• _What the task requires_:
Put the lines of the listing from the one containing "From among all of" through the one containing "5.16 meters", inclusive, into a JSON list of strings with one string per line and blank lines left out.

Questions about scene geometry
——————
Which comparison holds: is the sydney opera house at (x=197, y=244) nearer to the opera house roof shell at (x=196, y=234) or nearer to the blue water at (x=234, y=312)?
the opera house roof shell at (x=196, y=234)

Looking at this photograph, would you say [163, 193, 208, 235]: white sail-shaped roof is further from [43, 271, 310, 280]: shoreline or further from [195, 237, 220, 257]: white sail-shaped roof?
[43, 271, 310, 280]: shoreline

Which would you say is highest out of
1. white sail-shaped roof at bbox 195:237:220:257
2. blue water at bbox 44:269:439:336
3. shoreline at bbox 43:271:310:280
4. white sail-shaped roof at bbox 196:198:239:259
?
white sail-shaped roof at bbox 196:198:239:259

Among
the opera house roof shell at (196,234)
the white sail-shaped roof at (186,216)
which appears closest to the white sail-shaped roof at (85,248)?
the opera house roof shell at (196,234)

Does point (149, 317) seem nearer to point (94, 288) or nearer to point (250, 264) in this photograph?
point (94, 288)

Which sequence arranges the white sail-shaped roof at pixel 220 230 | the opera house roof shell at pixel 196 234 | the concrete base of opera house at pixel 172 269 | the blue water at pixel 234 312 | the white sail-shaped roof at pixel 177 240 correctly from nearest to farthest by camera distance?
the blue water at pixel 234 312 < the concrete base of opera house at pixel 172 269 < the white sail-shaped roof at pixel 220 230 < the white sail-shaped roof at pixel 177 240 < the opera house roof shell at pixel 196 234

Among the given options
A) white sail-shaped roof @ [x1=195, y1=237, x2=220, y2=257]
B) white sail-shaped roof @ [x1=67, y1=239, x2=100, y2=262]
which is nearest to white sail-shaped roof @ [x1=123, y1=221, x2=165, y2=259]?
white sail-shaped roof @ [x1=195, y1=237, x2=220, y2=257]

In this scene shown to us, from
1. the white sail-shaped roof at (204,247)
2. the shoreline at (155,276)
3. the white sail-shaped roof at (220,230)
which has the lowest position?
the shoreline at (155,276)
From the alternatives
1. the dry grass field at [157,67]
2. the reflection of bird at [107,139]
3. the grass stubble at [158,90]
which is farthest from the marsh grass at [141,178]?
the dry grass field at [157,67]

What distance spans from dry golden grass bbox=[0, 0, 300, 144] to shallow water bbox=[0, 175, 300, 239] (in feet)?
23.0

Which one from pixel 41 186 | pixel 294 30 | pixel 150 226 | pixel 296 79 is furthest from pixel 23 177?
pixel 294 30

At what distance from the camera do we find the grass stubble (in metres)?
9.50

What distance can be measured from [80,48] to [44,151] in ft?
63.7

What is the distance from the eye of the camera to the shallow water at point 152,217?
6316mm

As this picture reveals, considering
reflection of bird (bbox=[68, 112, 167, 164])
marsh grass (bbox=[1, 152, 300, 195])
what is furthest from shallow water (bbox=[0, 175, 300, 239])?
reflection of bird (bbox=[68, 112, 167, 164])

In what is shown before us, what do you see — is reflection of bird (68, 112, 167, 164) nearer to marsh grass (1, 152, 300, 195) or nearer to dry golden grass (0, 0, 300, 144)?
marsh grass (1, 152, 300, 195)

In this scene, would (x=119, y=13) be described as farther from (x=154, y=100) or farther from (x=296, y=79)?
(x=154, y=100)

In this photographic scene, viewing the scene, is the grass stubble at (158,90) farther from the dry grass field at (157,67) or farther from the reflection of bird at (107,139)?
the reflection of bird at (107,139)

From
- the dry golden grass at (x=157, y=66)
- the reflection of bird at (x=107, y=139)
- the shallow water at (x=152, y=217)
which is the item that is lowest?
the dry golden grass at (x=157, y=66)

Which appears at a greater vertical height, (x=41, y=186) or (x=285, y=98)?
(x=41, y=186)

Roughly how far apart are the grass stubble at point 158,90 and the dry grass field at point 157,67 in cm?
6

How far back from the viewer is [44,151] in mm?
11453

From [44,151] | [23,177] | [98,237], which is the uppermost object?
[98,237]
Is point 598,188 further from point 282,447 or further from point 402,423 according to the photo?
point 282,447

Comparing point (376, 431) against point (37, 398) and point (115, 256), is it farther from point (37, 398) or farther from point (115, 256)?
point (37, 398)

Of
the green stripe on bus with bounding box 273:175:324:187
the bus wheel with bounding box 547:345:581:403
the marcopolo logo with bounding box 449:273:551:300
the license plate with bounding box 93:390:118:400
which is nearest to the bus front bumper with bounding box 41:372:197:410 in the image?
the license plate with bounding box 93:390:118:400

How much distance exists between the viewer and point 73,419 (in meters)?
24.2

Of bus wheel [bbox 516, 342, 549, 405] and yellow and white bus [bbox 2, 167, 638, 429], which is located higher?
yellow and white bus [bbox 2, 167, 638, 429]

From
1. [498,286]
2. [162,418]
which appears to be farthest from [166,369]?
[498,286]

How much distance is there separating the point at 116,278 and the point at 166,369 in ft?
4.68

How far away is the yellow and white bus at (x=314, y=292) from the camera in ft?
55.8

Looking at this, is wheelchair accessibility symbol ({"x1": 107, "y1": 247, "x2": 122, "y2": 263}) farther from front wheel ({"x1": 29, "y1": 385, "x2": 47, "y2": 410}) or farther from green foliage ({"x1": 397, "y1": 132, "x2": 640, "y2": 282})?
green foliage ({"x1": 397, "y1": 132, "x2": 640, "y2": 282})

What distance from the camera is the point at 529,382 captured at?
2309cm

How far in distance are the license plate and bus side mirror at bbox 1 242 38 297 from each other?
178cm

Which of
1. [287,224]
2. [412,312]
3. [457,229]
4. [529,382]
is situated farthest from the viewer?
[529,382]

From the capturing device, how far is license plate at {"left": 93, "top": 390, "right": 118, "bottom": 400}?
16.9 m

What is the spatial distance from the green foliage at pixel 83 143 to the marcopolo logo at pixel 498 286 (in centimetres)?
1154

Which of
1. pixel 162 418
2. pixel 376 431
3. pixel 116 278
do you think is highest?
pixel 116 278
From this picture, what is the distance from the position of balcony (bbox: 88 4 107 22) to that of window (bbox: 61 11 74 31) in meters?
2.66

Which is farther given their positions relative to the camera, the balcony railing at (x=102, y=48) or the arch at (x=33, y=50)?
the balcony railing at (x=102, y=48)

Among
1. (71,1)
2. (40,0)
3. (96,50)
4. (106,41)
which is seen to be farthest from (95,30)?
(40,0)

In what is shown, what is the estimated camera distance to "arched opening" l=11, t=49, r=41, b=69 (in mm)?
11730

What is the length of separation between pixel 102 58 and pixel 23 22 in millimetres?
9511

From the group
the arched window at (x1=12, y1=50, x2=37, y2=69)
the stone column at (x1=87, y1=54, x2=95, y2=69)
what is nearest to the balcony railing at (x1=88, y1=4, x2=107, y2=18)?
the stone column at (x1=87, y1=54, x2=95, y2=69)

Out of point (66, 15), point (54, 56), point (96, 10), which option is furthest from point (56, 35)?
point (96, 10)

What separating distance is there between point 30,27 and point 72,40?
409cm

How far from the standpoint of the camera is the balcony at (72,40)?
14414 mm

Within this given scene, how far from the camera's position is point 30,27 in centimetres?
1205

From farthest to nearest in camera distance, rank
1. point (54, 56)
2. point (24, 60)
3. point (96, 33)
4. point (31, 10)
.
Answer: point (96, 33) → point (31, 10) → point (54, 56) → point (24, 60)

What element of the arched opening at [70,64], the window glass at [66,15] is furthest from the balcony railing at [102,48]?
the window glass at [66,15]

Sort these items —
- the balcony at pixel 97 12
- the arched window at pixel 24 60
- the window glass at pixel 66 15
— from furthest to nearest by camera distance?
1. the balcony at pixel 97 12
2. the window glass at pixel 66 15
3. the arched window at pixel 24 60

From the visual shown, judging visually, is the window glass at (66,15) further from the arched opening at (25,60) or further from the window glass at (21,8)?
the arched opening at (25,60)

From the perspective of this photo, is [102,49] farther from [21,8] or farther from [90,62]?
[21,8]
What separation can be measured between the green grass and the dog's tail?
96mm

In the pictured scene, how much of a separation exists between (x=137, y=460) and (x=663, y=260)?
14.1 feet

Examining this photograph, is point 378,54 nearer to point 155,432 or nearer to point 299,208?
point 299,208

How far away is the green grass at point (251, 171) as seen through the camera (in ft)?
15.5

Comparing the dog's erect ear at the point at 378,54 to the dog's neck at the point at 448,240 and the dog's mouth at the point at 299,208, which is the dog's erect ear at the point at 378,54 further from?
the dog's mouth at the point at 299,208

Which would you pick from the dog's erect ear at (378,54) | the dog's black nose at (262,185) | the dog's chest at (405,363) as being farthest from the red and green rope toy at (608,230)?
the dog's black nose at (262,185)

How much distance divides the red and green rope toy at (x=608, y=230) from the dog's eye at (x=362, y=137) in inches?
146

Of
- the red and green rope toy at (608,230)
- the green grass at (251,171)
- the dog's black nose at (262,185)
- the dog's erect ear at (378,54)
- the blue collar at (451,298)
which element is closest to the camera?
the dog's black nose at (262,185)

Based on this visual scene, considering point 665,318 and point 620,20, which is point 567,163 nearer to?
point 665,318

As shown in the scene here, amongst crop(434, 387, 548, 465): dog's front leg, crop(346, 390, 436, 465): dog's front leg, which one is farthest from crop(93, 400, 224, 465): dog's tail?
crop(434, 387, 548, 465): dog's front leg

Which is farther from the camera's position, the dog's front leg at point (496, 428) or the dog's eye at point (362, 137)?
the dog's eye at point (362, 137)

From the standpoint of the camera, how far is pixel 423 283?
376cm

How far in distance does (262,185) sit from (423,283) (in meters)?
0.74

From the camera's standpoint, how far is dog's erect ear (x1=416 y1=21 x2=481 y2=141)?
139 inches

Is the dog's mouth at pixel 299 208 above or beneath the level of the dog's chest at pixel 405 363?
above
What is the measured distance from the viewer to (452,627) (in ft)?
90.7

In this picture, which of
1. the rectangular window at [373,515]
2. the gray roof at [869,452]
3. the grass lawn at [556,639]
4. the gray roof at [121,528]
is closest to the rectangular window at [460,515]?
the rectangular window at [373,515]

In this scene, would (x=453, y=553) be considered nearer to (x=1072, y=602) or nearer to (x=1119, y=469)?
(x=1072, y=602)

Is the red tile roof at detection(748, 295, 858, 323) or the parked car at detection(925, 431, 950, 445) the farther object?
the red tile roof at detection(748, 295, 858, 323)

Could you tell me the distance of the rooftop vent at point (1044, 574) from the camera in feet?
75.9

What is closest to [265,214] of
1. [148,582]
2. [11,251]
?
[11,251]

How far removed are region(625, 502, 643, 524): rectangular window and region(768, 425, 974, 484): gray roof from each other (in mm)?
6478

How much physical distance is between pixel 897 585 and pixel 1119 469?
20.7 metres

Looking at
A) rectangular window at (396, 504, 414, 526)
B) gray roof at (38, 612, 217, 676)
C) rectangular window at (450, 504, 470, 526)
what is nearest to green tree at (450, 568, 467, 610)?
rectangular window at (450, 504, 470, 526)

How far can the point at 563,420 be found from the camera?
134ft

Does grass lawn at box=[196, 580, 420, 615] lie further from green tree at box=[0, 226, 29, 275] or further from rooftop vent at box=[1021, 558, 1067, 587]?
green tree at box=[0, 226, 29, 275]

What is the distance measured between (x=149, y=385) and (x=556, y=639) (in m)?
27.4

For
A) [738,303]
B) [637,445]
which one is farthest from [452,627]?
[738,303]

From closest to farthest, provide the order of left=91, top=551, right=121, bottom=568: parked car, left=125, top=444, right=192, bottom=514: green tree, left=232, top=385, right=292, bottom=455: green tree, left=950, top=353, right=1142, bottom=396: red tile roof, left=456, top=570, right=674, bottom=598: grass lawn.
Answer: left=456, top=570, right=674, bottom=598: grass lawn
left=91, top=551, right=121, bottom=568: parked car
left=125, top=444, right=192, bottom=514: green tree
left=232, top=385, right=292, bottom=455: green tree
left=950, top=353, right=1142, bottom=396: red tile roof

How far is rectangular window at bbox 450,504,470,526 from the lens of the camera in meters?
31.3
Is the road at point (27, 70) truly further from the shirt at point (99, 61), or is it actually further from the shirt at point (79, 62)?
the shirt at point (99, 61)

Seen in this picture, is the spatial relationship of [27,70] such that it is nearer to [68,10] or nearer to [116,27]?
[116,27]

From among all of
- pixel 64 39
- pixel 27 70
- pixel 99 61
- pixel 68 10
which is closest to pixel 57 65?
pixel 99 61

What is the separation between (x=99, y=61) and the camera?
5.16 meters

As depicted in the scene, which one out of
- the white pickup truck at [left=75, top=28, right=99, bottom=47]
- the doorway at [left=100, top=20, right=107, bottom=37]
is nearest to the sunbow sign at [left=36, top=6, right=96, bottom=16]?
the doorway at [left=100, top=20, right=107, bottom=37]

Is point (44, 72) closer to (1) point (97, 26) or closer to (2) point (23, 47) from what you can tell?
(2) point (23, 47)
——————
• _Task result_:
[
  "From among all of",
  "- pixel 64 39",
  "- pixel 27 70",
  "- pixel 99 61",
  "- pixel 68 10",
  "which is closest to pixel 57 65?",
  "pixel 99 61",
  "What is the separation between (x=99, y=61) and the camera?",
  "5.16 meters"
]